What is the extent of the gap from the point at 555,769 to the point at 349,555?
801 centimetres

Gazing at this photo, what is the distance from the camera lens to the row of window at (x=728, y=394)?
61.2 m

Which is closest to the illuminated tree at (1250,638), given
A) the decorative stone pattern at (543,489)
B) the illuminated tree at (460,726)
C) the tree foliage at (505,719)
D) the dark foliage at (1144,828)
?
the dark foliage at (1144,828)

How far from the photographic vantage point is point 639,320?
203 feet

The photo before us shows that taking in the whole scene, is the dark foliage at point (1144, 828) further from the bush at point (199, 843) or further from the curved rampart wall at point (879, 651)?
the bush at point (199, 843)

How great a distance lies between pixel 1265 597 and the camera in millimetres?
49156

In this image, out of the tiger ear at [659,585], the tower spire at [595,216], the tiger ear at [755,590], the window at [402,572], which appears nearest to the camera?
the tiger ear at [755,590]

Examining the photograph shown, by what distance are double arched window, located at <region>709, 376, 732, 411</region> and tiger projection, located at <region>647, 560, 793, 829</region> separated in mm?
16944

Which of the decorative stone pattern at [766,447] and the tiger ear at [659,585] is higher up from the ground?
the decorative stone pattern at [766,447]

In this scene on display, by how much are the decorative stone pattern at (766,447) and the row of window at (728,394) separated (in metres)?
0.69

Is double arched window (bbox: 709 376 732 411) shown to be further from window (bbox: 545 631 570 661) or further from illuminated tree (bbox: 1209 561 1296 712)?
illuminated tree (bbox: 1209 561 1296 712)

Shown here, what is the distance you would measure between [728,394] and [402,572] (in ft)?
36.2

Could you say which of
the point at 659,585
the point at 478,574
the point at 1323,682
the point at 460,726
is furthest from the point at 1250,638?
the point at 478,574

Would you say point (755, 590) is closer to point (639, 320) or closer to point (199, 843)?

◆ ◆ ◆ ◆ ◆ ◆ ◆

- **What you have to do**:
Revise all of the items above by swapping every "row of window" for "band of windows", leaving everything else untouched.

- **Complete answer**:
What is the extent of the gap from the point at 555,769 to the point at 349,555?
801 centimetres

Gazing at this photo, what is the distance from the camera lens to the band of windows at (x=728, y=394)?
61.2 m

Which is closest to the illuminated tree at (1250,638), given
A) the decorative stone pattern at (543,489)
B) the illuminated tree at (460,726)
C) the tree foliage at (505,719)
D) the dark foliage at (1144,828)
?
the dark foliage at (1144,828)

How far from the photographic vantage point is point 639,320?
203 feet

The photo before us shows that taking in the whole scene, is the dark foliage at point (1144, 828) further from the bush at point (199, 843) or further from the curved rampart wall at point (879, 651)?
the bush at point (199, 843)

How great a distance lies between pixel 1265 597 and the camera in millimetres?
49156

In this image, out of the tiger ear at [659,585], the tower spire at [595,216], the tiger ear at [755,590], the window at [402,572], which appears nearest to the camera?
the tiger ear at [755,590]

Examining the photograph shown, by what distance are double arched window, located at <region>709, 376, 732, 411</region> and tiger projection, located at <region>647, 560, 793, 829</region> separated in mm?
16944

Which of the decorative stone pattern at [766,447] and the tiger ear at [659,585] is higher up from the ground?
the decorative stone pattern at [766,447]

In this scene on display, by how much are the decorative stone pattern at (766,447) and the band of windows at (728,394) separated (in metres)?
0.69

Is double arched window (bbox: 709 376 732 411) shown to be further from window (bbox: 545 631 570 661) or further from illuminated tree (bbox: 1209 561 1296 712)?
illuminated tree (bbox: 1209 561 1296 712)

Shown here, what is the distance you would measure between [728,394] and [402,572] (in ft)?
36.2

Could you say which of
the point at 659,585
the point at 478,574
the point at 1323,682
the point at 460,726
is furthest from the point at 1250,638?
the point at 478,574

Would you say point (755, 590) is closer to point (639, 320) or closer to point (199, 843)?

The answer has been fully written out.